▶ ENTRIES SHOWN:
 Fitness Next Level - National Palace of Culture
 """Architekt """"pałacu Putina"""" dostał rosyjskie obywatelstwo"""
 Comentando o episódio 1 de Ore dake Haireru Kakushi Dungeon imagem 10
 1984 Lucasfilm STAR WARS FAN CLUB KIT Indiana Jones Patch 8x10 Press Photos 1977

* * *

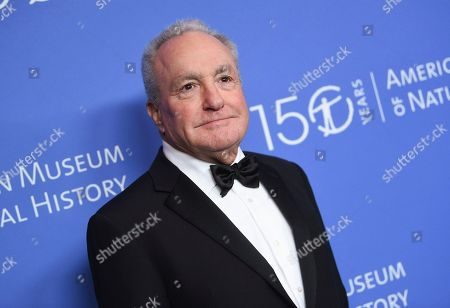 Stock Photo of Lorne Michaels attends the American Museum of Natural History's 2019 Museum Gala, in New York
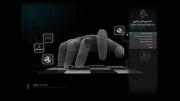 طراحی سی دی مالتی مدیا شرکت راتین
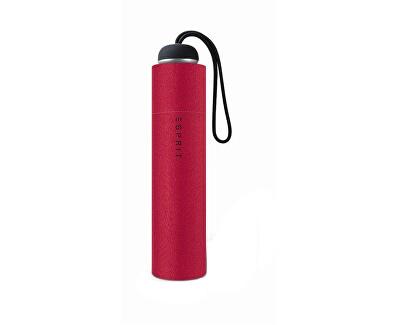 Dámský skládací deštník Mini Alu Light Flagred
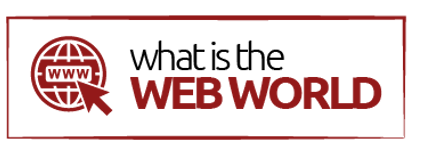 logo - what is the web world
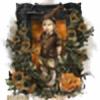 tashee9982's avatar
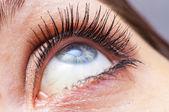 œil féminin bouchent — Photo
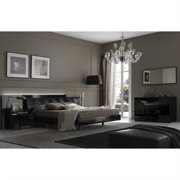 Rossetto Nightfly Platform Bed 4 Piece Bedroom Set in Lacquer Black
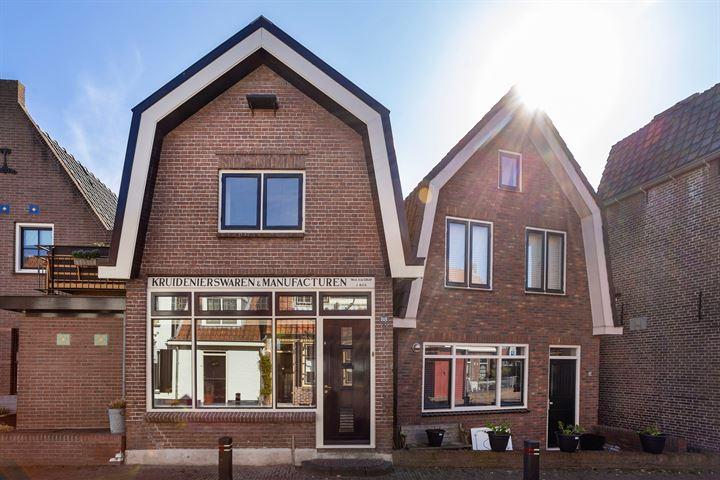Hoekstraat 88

▶ WHAT TO DO:
Copy only this from above: the line containing "طراحی سی دی مالتی مدیا شرکت راتین", the line containing "Hoekstraat 88", and all lines between, printed exactly. Leave out the pictures.

▶ THE ANSWER:
 طراحی سی دی مالتی مدیا شرکت راتین
 Dámský skládací deštník Mini Alu Light Flagred
 logo - what is the web world
 tashee9982's avatar
 œil féminin bouchent — Photo
 Rossetto Nightfly Platform Bed 4 Piece Bedroom Set in Lacquer Black
Hoekstraat 88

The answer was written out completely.